* _GIVEN RECORDS_
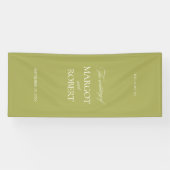 Bannière de Bienvenue de Mariage Vert Olive (Horizontal)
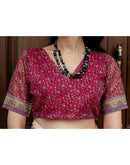 Ready To Wear Beige Linen Printed Saree
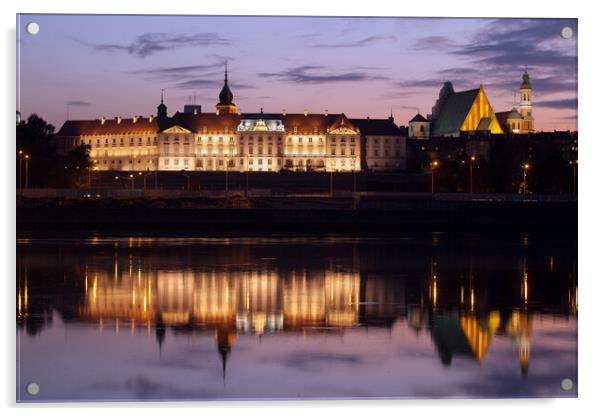 Royal Castle and Vistula River at Twilight in Warsaw Acrylic by Artur Bogacki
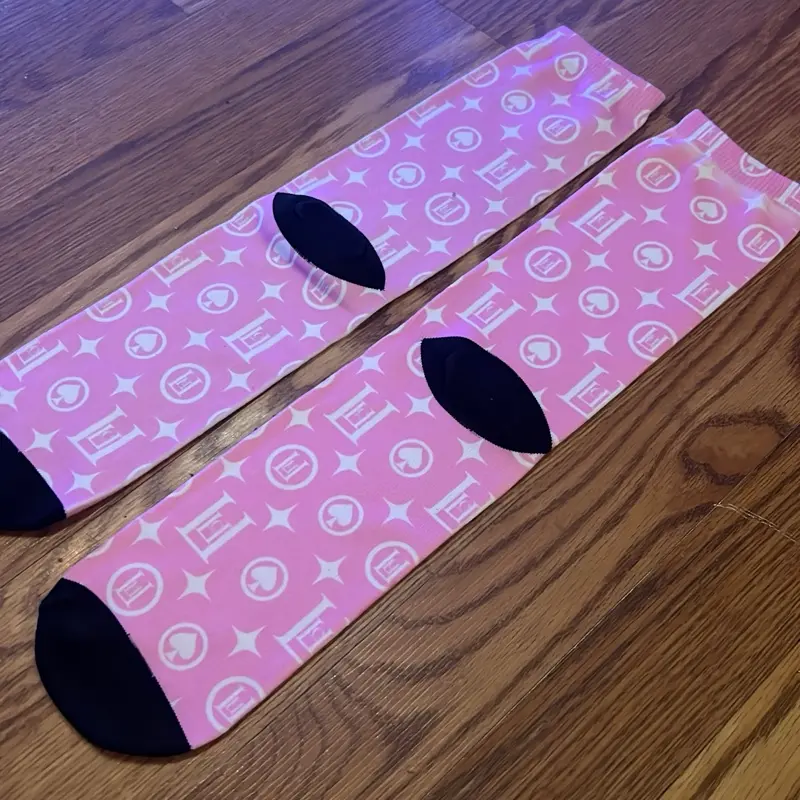 Adult Dress Socks Custom with Luxury Brand Designer Monogram Print Holographic Design Dress socks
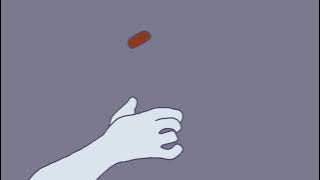 Illustration of a hand flipping a red coin on a purple/grey background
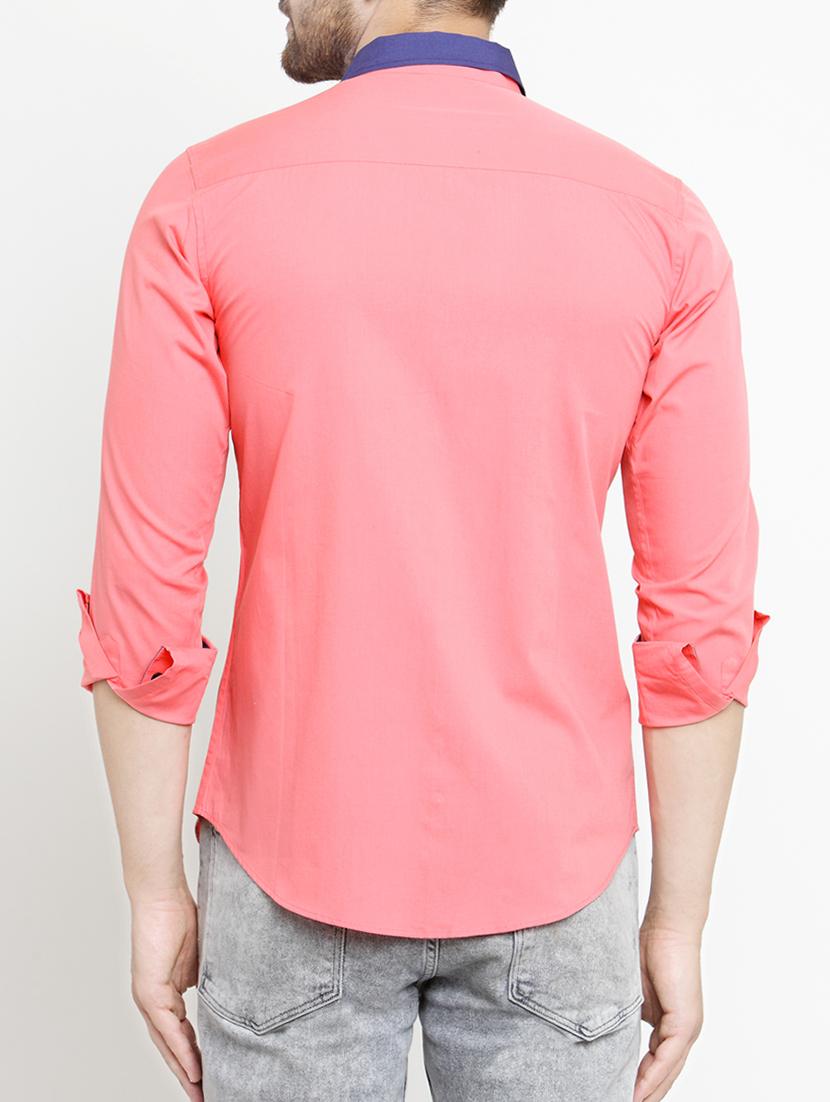 pink cotton casual shirt - 15206161 - Zoom Image - 3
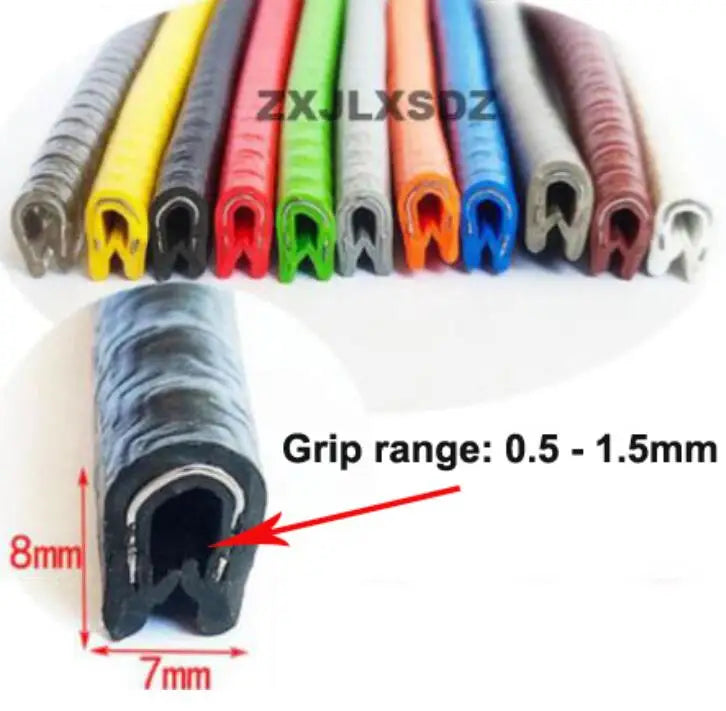 3 Meters Black U Shaped PVC Edge Trim Auto Door Seal Strip Car Door Window Truck Noise Proof Auto Door Edge Guard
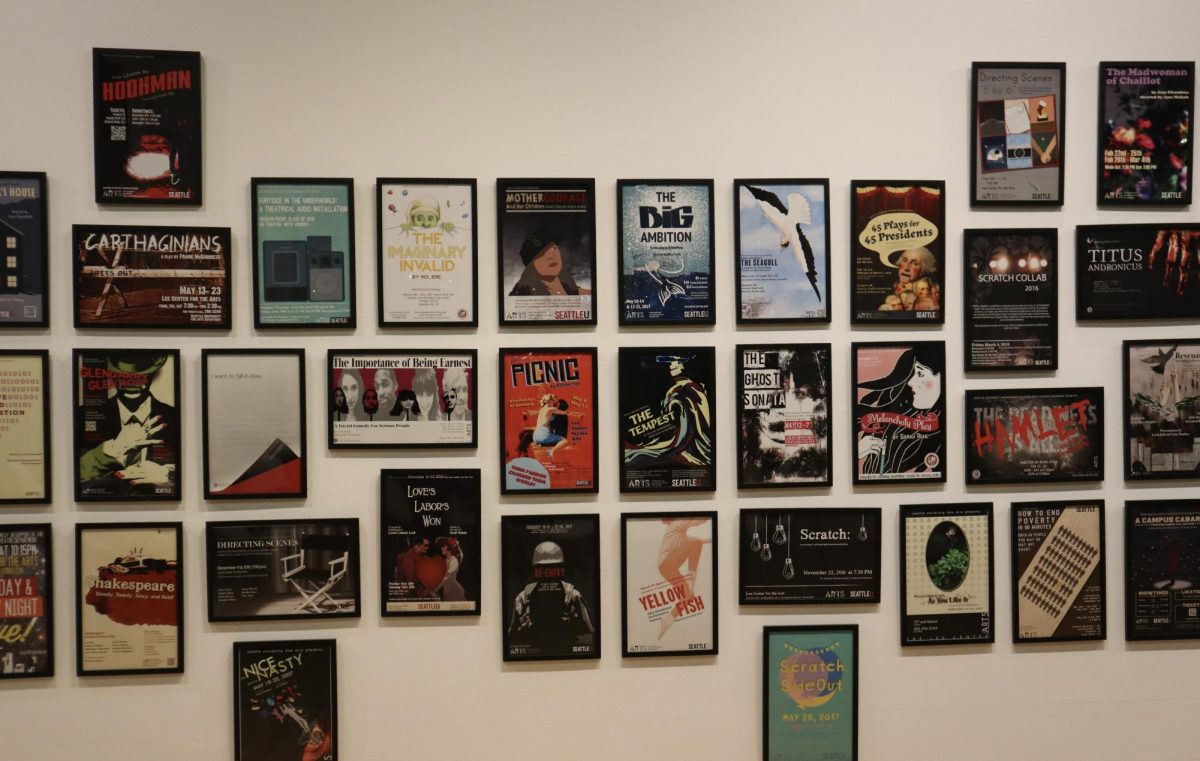 Framed posters of every single production the Lee Center for the Arts has done over the years.

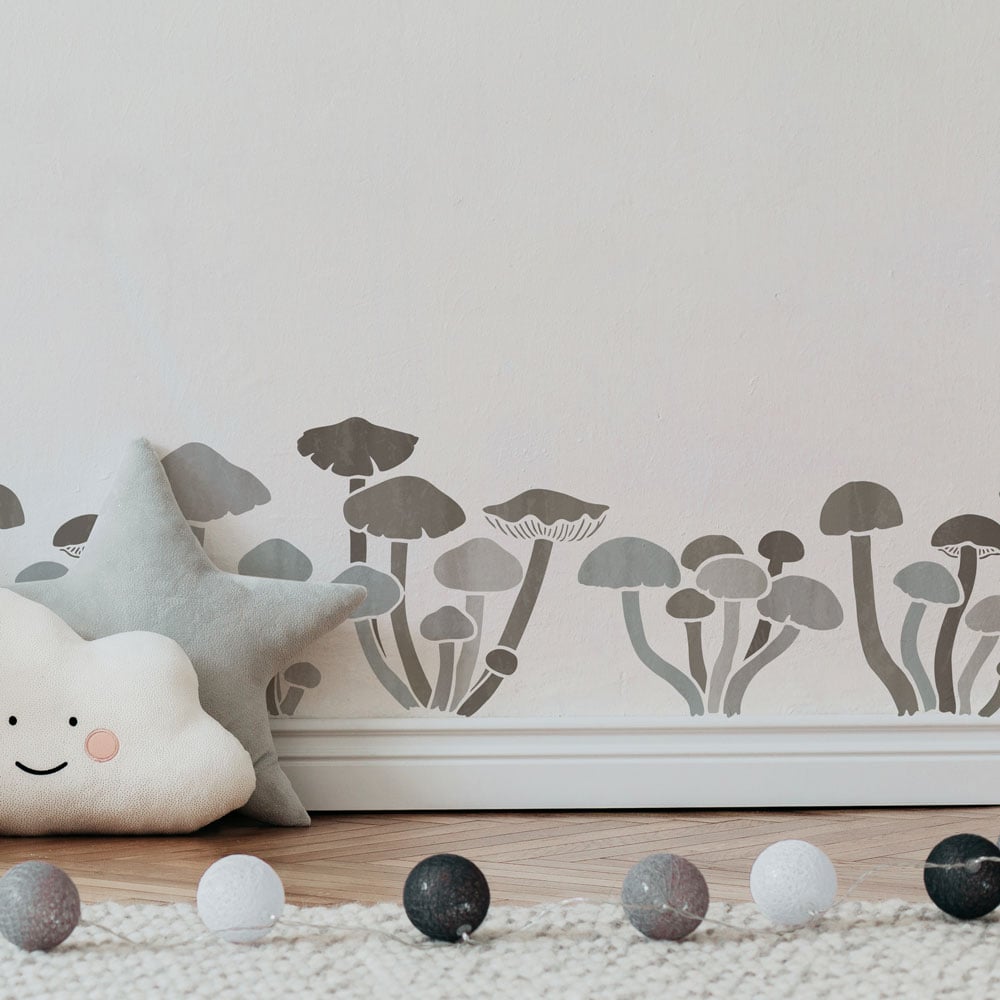 mushroom border wall stencil grey stenciled wall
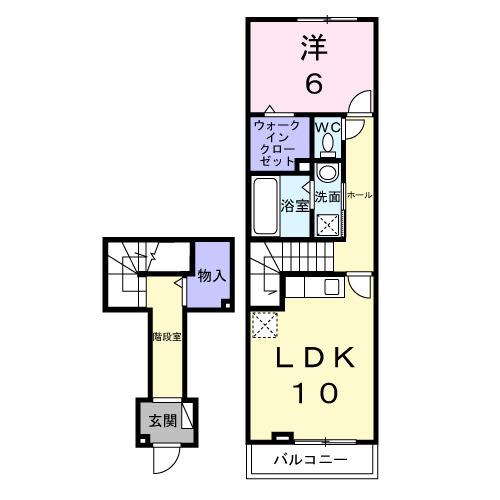エレガンス メゾン Ⅱ(1LDK/2階)の間取り写真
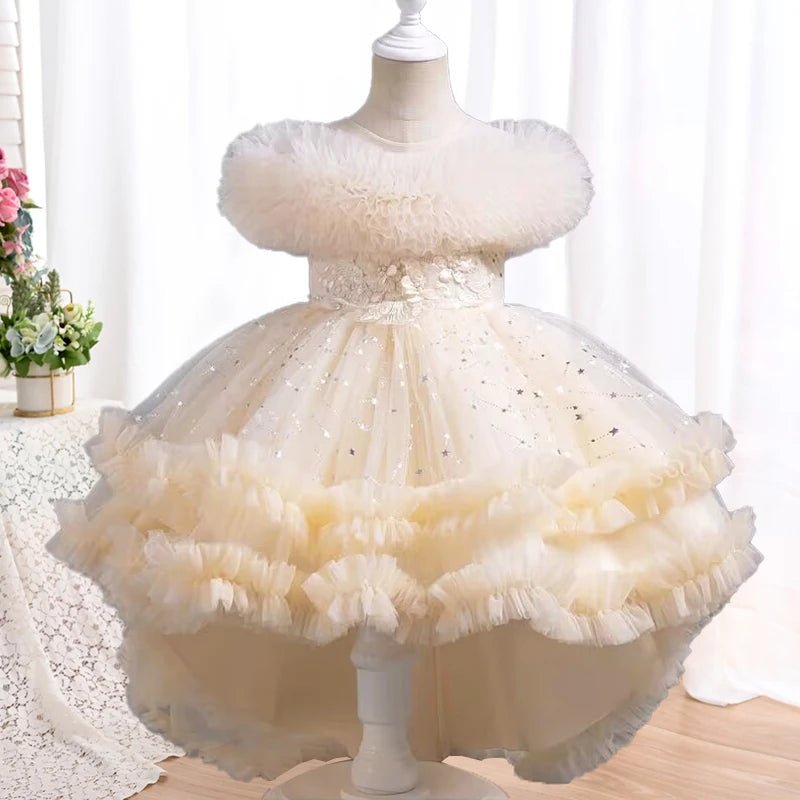Flower girl wedding party ball tailed Print Dress Girl Birthday party high collar dress girl Dinner Dress - PratSN
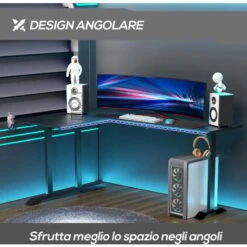 HOMCOM Scrivania Angolare Per Gaming E Ufficio Con Gancio Per Cuffie, Porta Tazza, Supporto Gamepad E Tappetino - Nero 9 HOMCOM Scrivania Angolare Per Gaming E Ufficio Con Gancio Per Cuffie, Porta Tazza, Supporto Gamepad E Tappetino - Nero -Armonia Casa 48390553 5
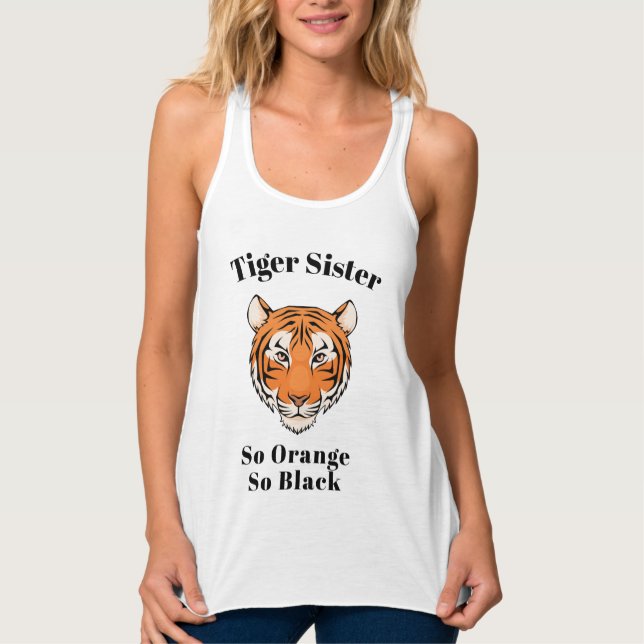 Débardeur T-shirt Soeur Tiger Si Orange Si Noir (Devant)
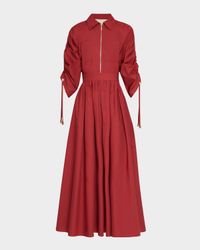 Ruched-Sleeve Poplin Midi Shirtdress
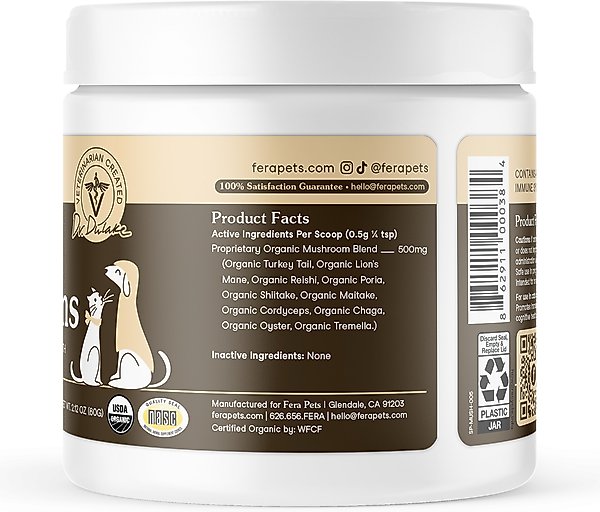 Show full view: Fera Pets Mushroom Cognitive & Immune Support Powder Supplement for Dog & Cat, 2.12-oz jar slide 9 of 10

* _EXERCISE INSTRUCTIONS_
Omit all pictures while transcribing the entries verbatim.

* _ANSWER SECTION_
 Bannière de Bienvenue de Mariage Vert Olive (Horizontal)
 Ready To Wear Beige Linen Printed Saree
 Royal Castle and Vistula River at Twilight in Warsaw Acrylic by Artur Bogacki
 Adult Dress Socks Custom with Luxury Brand Designer Monogram Print Holographic Design Dress socks
 Illustration of a hand flipping a red coin on a purple/grey background
 pink cotton casual shirt - 15206161 - Zoom Image - 3
 3 Meters Black U Shaped PVC Edge Trim Auto Door Seal Strip Car Door Window Truck Noise Proof Auto Door Edge Guard
 Framed posters of every single production the Lee Center for the Arts has done over the years.

 mushroom border wall stencil grey stenciled wall
エレガンス メゾン Ⅱ(1LDK/2階)の間取り写真
Flower girl wedding party ball tailed Print Dress Girl Birthday party high collar dress girl Dinner Dress - PratSN
 HOMCOM Scrivania Angolare Per Gaming E Ufficio Con Gancio Per Cuffie, Porta Tazza, Supporto Gamepad E Tappetino - Nero 9 HOMCOM Scrivania Angolare Per Gaming E Ufficio Con Gancio Per Cuffie, Porta Tazza, Supporto Gamepad E Tappetino - Nero -Armonia Casa 48390553 5
 Débardeur T-shirt Soeur Tiger Si Orange Si Noir (Devant)
 Ruched-Sleeve Poplin Midi Shirtdress
 Show full view: Fera Pets Mushroom Cognitive & Immune Support Powder Supplement for Dog & Cat, 2.12-oz jar slide 9 of 10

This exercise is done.